**Requirement 1**:
In the article about Apple Watch drowning detection, which two sensors would the watch analyze to detect a swimmer in trouble?
**Requirement 2**:
Copy the passage of the drowning-detection article word for word, starting at "This potentially life-saving" and ending at "someone struggling underwater.".

*** Quoted passage Section Begins ***

New Apple Watches may soon feature drowning detection

New Apple Watches may soon feature drowning detection

Your Apple Watch might become your poolside guardian angel!

Watch in the pool
Chante Ackerman / iStock

Imagine enjoying a relaxing dip in the pool, and your Apple Watch silently transforms into a guardian angel. This futuristic scenario might be closer than you think, thanks to a recent patent filed by Apple.

The patent outlines a system that utilises the Apple Watch's existing arsenal of sensors to identify "irregular behaviour" that could signal a swimmer in distress.

This potentially life-saving feature has the potential to significantly reduce drowning-related fatalities, a major public health concern, reports Mac Observer

According to the patent application filed with the US Patent and Trademark Office (USPTO), the Apple Watch would become a drowning detection device by analysing data from its gyroscope and accelerometer. 

These sensors track your movements, and significant deviations from typical swimming patterns could trigger an alert. Imagine the watch recognising frantic splashing or a sudden drop in movement – both potential signs of someone struggling underwater.

*** Quoted passage Section Ends ***
*** Data provided Section Begins ***

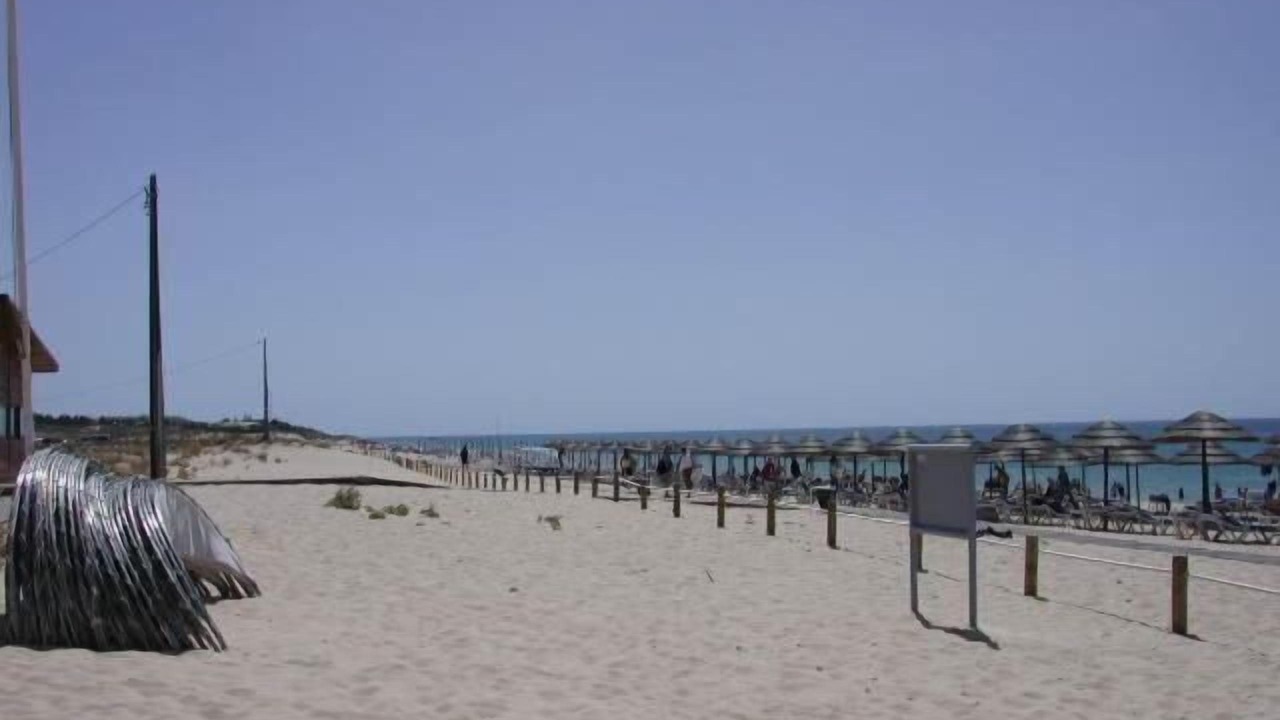 Photo of Outdoor in Sesmarias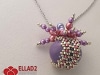 Dome-Pendant-beading-pattern-by-Ellad2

*** Data provided Section Ends ***

**Exercise result 1**:
The gyroscope and the accelerometer.

**Exercise result 2**:
This potentially life-saving feature has the potential to significantly reduce drowning-related fatalities, a major public health concern, reports Mac Observer

According to the patent application filed with the US Patent and Trademark Office (USPTO), the Apple Watch would become a drowning detection device by analysing data from its gyroscope and accelerometer. 

These sensors track your movements, and significant deviations from typical swimming patterns could trigger an alert. Imagine the watch recognising frantic splashing or a sudden drop in movement – both potential signs of someone struggling underwater.